Denn die Gefahr lauert auf Bundes-, Staats- und Kreisstraßen, die die Amphibien auf dem Weg zu ihren angestammten Laichgewässern überqueren müssen. Damit die Tiere nicht von den Autoreifen einfach platt gemacht werden, sind an mehreren gefährdeten Standorten kniehohe Schutzzäune aufgestellt worden - so wie an der B 97 zwischen Hoyerswerda und Bernsdorf. Auf einer Länge von 800 Metern in Nachbarschaft zur Alten Tongrube bei Bröthen. Jeden Morgen sammelt Hagen Rothmann hinter dem Amphibienschutzzaun die liebestollen Frösche und Kröten ein, trägt sie über die Verkehrsader, setzt sie an der Alten Tongrube wieder aus und registriert die Anzahl der Tiere akribisch in seinem Notizbuch.

Andere Ehrenamtler aus der Wittichenauer Nabu-Ortsgruppe tun das Gleiche an den Ortsverbindungsstraßen zwischen Brischko und Maukendorf sowie zwischen Groß Särchen und Rachlau, wo ebenfalls Amphibienschutzzäune stehen. An diesen beiden Standorten helfen auch Mitarbeiter der Naturschutzstation Neschwitz bei der Rettung mit.

Hagen Rothmann sammelt an diesem Morgen zwar nur lehmbraune Erdkrötenpärchen in seinen Plastikeimer. „Doch in Kürze werden hier auch Grasfrösche, Moorfrösche, Rotbauchunken, Teichfrösche und mehrere Molcharten ankommen“, erzählt der 55-jährige Nabu-Ortsgruppenchef, der im Beruf bei der Naturschutzbehörde des Landkreises tätig ist. In den vergangenen Jahren hat Rothmann an dieser Stelle durchschnittlich 3000 paarungsbereiten Tieren über die Straße geholfen, in der Mehrzahl Erdkröten. Auch die Rückwanderung vom Laichgewässer in den Wald bei Neukollm einige Wochen später begleiten die Naturschützer wieder.
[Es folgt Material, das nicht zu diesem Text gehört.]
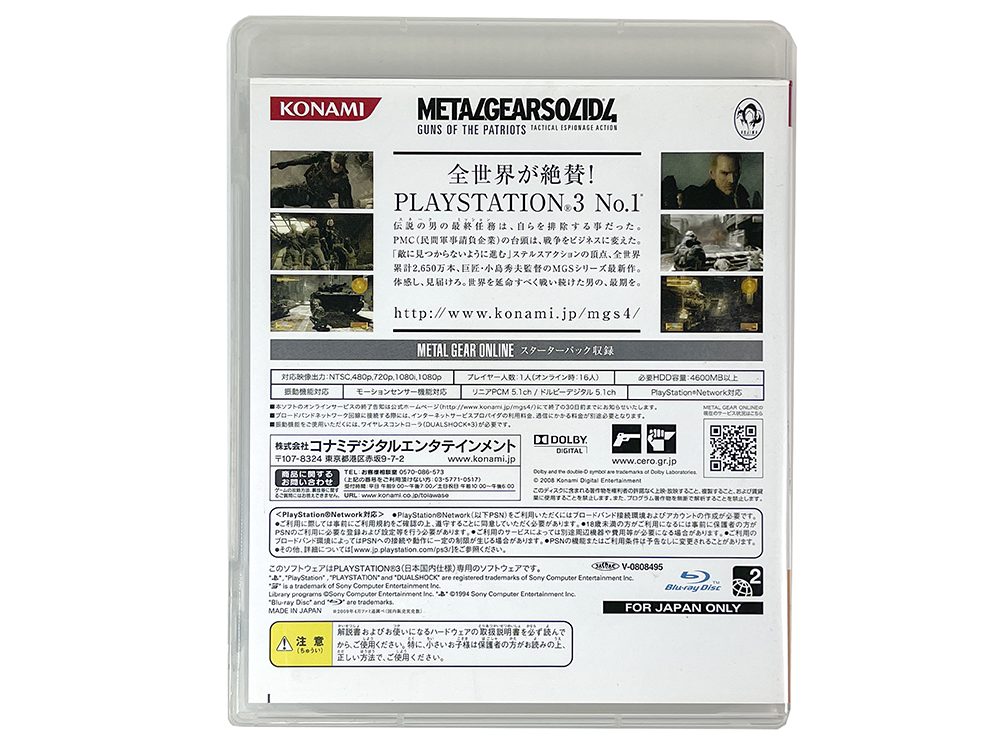 PS3 Metal Gear Solid 4: Guns of the Patriots (JPN Ver) VT006-J2
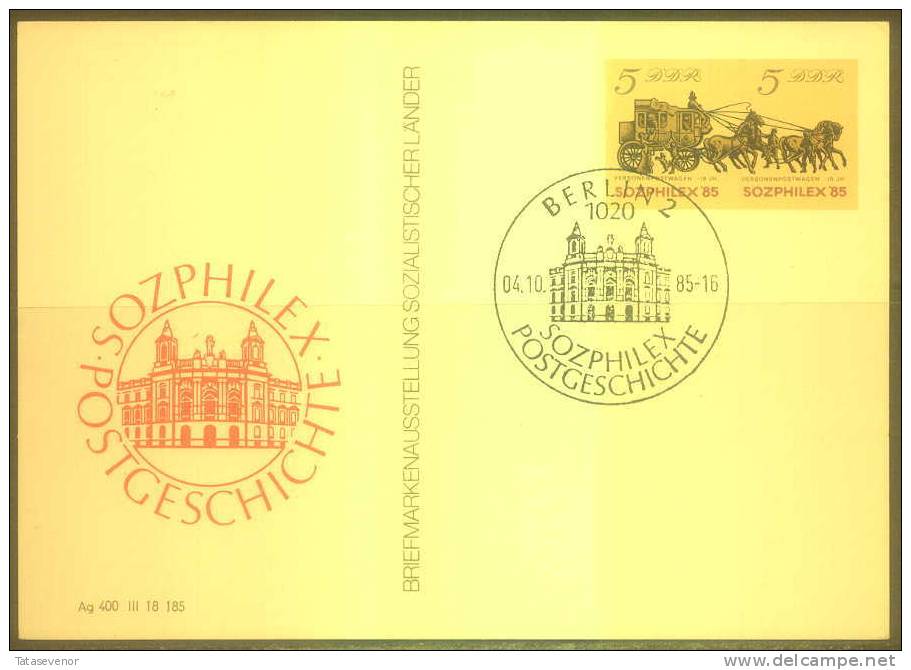 B2 GERMANY Deutschland D DDR Stat 019 Horses SOZPHILEX - Cartoline - Usati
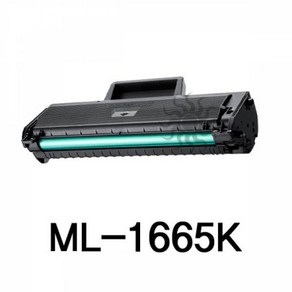 ML-1665K 삼성 슈퍼재생토너 흑백, 1개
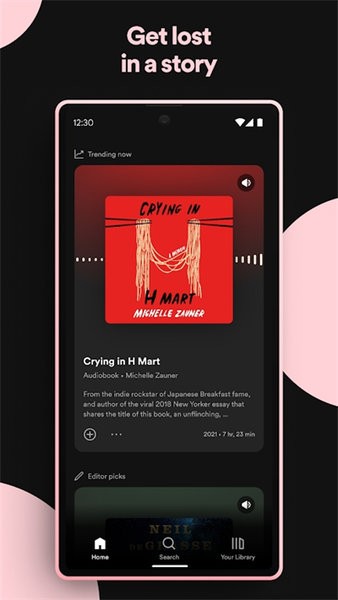 spotifyapp截图4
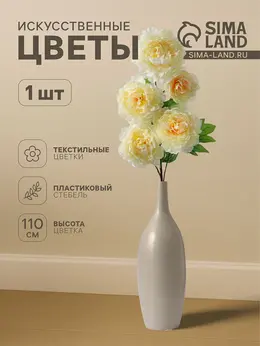 Цветы искусственные
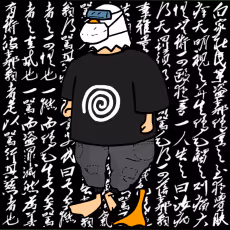 Item #108666531478272679858556967435632142416373554472432255416198842389931235475457 Media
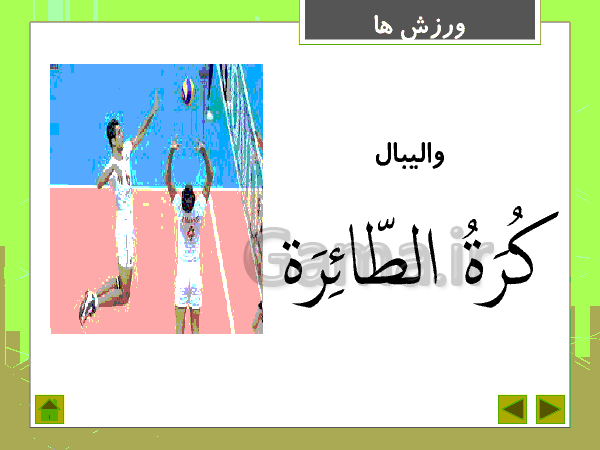 پاورپوینت آموزشی عربی نهم l شغل ها و ورزش ها به عربی- پیش نمایش
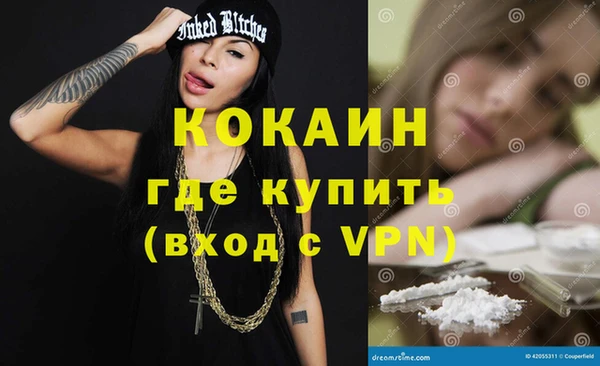 наркотики Бугульма
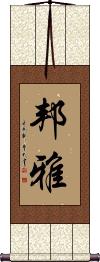 Scroll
Die Vermehrung von Fröschen, Molchen und Kröten abzusichern, hat für das ökologische Gleichgewicht eine wichtige Funktion. „Die Amphibien sind äußerst wichtig für die Nahrungskette“, sagt Hagen Rothmann. Eidechsen, Reptilien, Vögel haben Laich und Froschnachwuchs auf dem Speisezettel. An den Schutzzäunen erfüllen die Helfer vom Naturschutzbund darüber hinaus noch eine andere wichtige Aufgabe: die Statistik. „In den meisten Fällen waren unsere Zählungen ausschlaggebend, dass bei Straßenbaumaßnahmen auch Krötentunnel konzipiert und gebaut wurden“, erklärt der Neukollmer. An zirka 20 Standorten im Landkreis Bautzen wurden in den zurückliegenden Jahren solche Amphibientunnel errichtet. So zum Beispiel zwischen Groß Särchen und Maukendorf und an der neuen Staatsstraße zwischen Oßling und Wittichenau.